After hitting rock bottom, I decided to go to rehab in September 2009. I knew it was time to learn to be kind to myself, but it was not going to be easy. In the first few years of sobriety, I had to get used to being truly present with myself 24/7. I was tired and slept a lot in the beginning, but eventually I found ways to cope and create a fulfilling life for myself as a mother, award-winning journalist, and sober female.
Recognize Stress & Get Physical
I turned to exercise (without getting crazy about it) as a form of stress control. Over the years, I have learned to realize when stress is coming on. Instead of turning to a substance, I replace that with fitness like yoga, or I take a long power walk on the beach. It always resets my mood and makes me feel better. I also work out with my physical trainer Bob 2-3 times a week. He is a longtime friend, so our hour doubles as a therapy session, when needed.

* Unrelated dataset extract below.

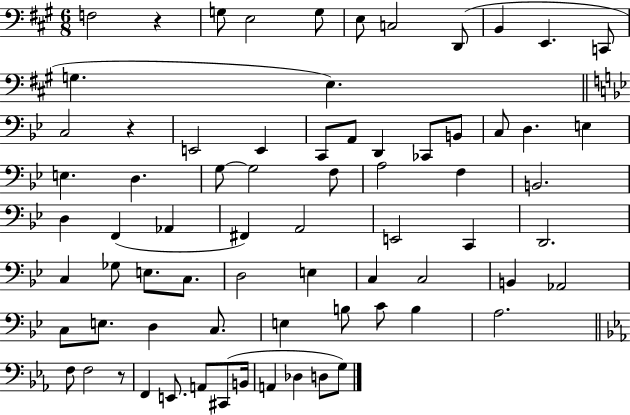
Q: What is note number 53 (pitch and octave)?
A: C3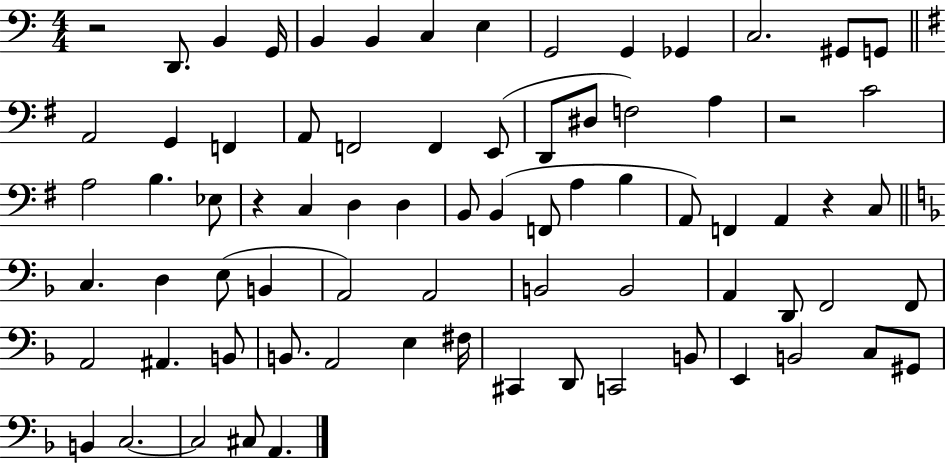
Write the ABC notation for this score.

I eventually became a better daughter, friend, employee, wife, and after my divorce, a better girlfriend. I did it by showing up for the people in my life again. I followed through on my commitments, and to my surprise, even planned gift giving ahead of time. Before, I was always forgetting birthdays, flaking out on events that I rsvp’d to, and was not that great at keeping in touch. I was the definition of “loose lips sink ships”. Now, I am a trustworthy person that people confide in. I try to always keep my side of the street clean.

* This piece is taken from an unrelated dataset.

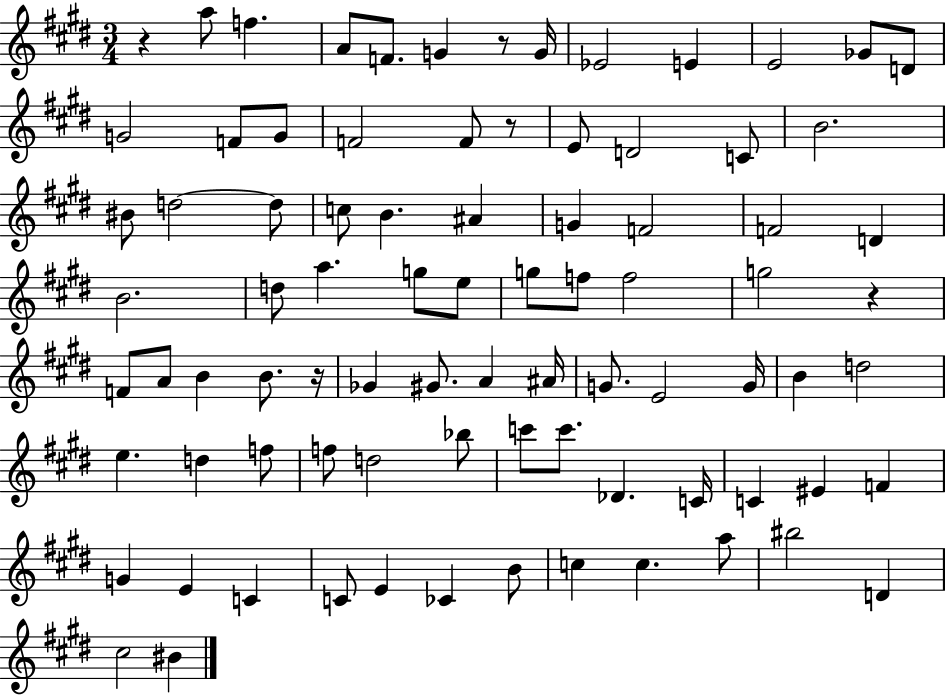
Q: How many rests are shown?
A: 5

Five years into my sobriety, I discovered meditation. It changed my life. I have been doing it almost daily for the past three years. It is truly a total game changer. Meditation has made me more compassionate and patient to deal with any frustrating scenario that pops up. I go to group classes at Unplug Meditation Studio, practice at home, or at work in between shows (In a small dressing room)! I believe we could all get along in this world if everyone learned how to meditate. My favorite mantra is “breathe in love and kindness, breathe out anger and resentment”.

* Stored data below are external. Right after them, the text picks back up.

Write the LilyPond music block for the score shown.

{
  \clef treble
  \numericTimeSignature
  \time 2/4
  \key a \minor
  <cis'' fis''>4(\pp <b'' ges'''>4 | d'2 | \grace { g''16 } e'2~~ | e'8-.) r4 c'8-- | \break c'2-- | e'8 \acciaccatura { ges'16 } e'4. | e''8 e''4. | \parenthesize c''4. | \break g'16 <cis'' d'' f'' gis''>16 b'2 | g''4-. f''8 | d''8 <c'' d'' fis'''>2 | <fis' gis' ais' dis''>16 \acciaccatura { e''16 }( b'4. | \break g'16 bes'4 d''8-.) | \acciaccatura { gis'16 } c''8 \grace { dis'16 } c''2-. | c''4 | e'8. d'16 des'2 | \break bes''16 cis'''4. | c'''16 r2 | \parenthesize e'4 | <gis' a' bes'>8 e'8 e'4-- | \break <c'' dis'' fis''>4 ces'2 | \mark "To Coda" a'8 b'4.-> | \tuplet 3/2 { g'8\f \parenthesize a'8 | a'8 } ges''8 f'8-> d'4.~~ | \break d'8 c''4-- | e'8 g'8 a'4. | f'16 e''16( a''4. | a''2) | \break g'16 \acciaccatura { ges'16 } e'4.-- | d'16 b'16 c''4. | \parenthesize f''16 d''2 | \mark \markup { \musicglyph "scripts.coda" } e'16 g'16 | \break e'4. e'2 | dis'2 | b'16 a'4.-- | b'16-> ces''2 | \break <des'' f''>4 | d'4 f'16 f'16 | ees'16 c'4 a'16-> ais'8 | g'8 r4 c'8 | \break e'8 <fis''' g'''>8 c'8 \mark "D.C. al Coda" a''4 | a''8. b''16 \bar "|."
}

Don’t Be So Tough On Yourself
I now know nothing will get better by taking a mind altering substance, so sometimes I have to carbo-load and go to sleep after a stressful situation, and say to myself “Oh well- this is still the healthier option for staying sober.” I also have to make a conscious effort to not get carried away with my negative thoughts. I remind myself they are not real, and I try to imagine them as if they’re being acted out on screen in a movie and I’m just a viewer. I look at it this way- We are a mountain and our thoughts are just weather patterns swirling around us. When stuff gets tough, I think “This too shall pass.”
Don’t Spread Yourself Too Thin
I also am more aware these days of not spreading myself too thin when it comes to my schedule. I cannot say yes to every invite. Instead, I’ll say “let me get back to you.” If I’ve got too much to do, I just focus on where I am at that moment. What is the most important thing that needs to be done. Pre-rehab, I was very lazy, disorganized, and scatterbrained. Now I have so much to do, and thanks to meditation, the day feels longer and I am able to manage and accomplish tasks more efficiently.
Booking vacations and taking mini-breaks from my busy career truly help me unplug. I have taken quick trips to Iceland, South Korea, Japan, Hungary, Italy, Columbia, Mexico, and up next- Portugal. I make them quick, like three to four days. Every time I go away, I feel even more grateful for my job. If you are not working hard, how can you appreciate the time off as much? I love traveling sober too because I am 100 percent present to take in our world’s beauty and remember it!